Nothing but the records themselves, exactly as written and free of pictures, should appear in your response.
Content starts
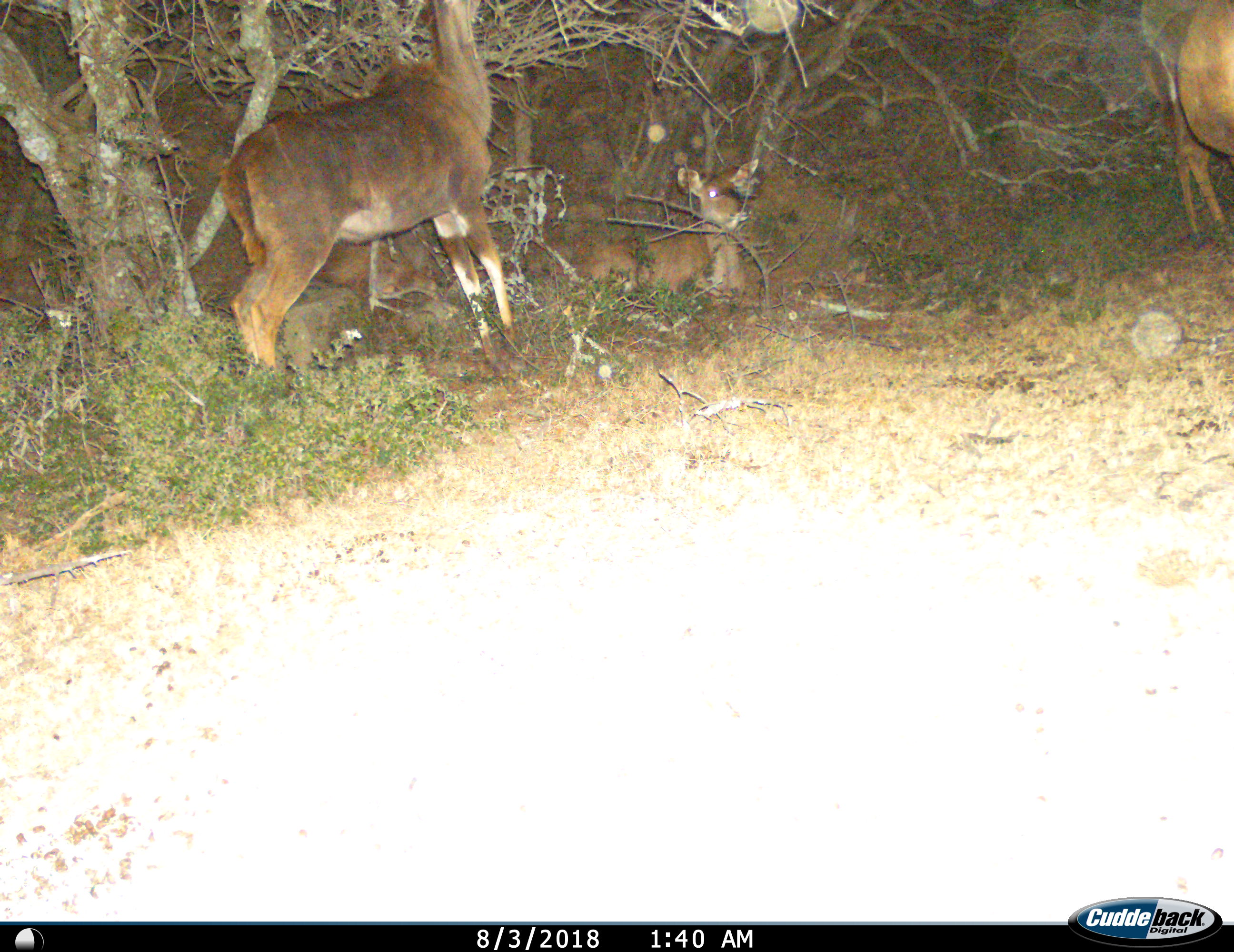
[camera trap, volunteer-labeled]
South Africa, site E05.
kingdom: Animalia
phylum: Chordata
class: Mammalia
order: Artiodactyla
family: Bovidae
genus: Tragelaphus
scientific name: Tragelaphus strepsiceros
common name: greater kudu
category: kudu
Kudu (greater kudu) (Tragelaphus strepsiceros), count 3. Behavior (volunteer vote fractions): standing 100%, resting 78%, moving 0%, interacting 0%. Young present (vote fraction): 33%. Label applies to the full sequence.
Content ends
### Output of the task
[camera trap, volunteer-labeled]
South Africa, site E05.
kingdom: Animalia
phylum: Chordata
class: Mammalia
order: Artiodactyla
family: Bovidae
genus: Tragelaphus
scientific name: Tragelaphus strepsiceros
common name: greater kudu
category: kudu
Kudu (greater kudu) (Tragelaphus strepsiceros), count 3. Behavior (volunteer vote fractions): standing 100%, resting 78%, moving 0%, interacting 0%. Young present (vote fraction): 33%. Label applies to the full sequence.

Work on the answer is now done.